Quanto sta succedendo negli ospedali baresi ha dell’incredibile, tanto da far rimpiagere i “bei tempi”, quelli in cui l’infermiere in pensione o fuori dall’orario di lavoro ti faceva il prelievo a domicilio per 10 o addirittura 5 euro (il costo di un pacchetto si sigarette). Fino a quando non è scoppiato lo scandalo, pur essendoci una precisa normativa regionale in tal senso le Asl, compresa quella di Bari, sono rimaste a guardare.

Con i nostri servizi, fermo restando l’inchiesta condotta dalla Guardia di Finanza e dai Carabinieri del Nas, abbiamo stretto fra le mani un nervo scoperto. I Collegi Ipasvi di Bari e Bat sono insorti, scrivendo le proprie perplessità ai vertici della sanità pugliese, ma anche alla Procura della Repubblica, mentre le Asl stanno tentando di risolvere il bubbone, che poi corrisponde all’incapacità di assicurare finora un servizio sacrosanto per chi ne ha diritto, con determine temporanee in attesa della risoluzione non facile della faccenda.

Sì, perché nonostante i divieti, le carte da firmare, i ripassi e le regole, ognuno continua a fare i porci comodi propri. La caccia all’infermiere assunto dal servizio pubblico, che arrotondava fuori dal turno di servizio, non ha fatto altro che scatenare la concorrenza sleale tra cooperative, tornate di gran moda.

LA STORIA – Il genero di una novantenne sotto il controllo dell’ospedale Di Venere per la terapia del cumadin, forte della determina del direttore generale della Asl di Bari, è andato prima dal medico curante della donna, in mododa certificare l’impossibilità di deambulare e poi, immaginando di avere a casa un infermiere della Asl, è andato a Triggiano, sede del  proprio distretto di competenza.

Ciò che succede da quel momento in poi ha davvero dell’incredibile non fosse che abbiamo verificato il racconto fino all’ultima parola. Il dipendente della Asl al quale si è rivolto l’uomo il giorno prima della necessità del prelievo, ha candidamente suggerito un nome e un numero di telefono da chiamare per poter avere la prestazione a domicilio. Non quello di un infermiere della Asl, ma appartenente a una cooperaiva.

Ma come, all’utente non dovrebbe essere quantomeno dato un elenco di soggetti accreditati tra i quali scegliere quello che meglio risponde alle proprie esigenze? Evidentemente non c’è ancora alcun accreditamento in tal senso. Il genero della novantenne chiama l’infermiere, prendendo appuntamento per la mattina seguente. Costo del prelievo: 15 euro, comprensibili se includi anche la fattura, lo smaltimento corretto di ago e ovatta insanguinati, oltre al trasporto della provetta al Di Venere, l’ospedale che invierà il fax con il foglio della terapia.

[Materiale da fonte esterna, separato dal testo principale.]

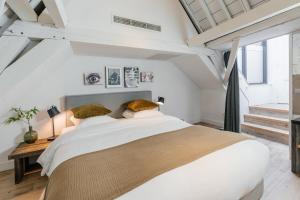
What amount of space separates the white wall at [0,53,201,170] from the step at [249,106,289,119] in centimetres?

Niente di tutto questo, invece. Alla famiglia non è stata rilasciata acluna ricevuta; ago e ovatta sono finiti nel cestino di casa e la provetta se l’è dovuta trasportare in ospedale il genero della malata, in tasca, senza le condizioni minime di sicurezza. L’infermiere, tra le altre cose non aveva lasciato, come richiesto in allegato, la fotocopia del documento di identità insieme al modulo in cui dichiara sotto la propria responsabilità di aver eseguito il prelievo a norma di legge.

Al Di Venere, essendo una terapia salva vita hanno accettato in ogni caso quella provetta, annunciando che non avrebbero potuto più chiudere un occhio la prossima volta. Peccato lo avessero detto anche la volta precedente e quella ancora prima. La verità è che si continua ad infrangere la legge e il buon senso, ma ciò che è più grave è poterlo fare adesso con il benestare della Asl, avendo scaricato l’ente tutta la responsabilità sugli infermieri e la loro buona fede, senza neppure prevedere un minimo controllo.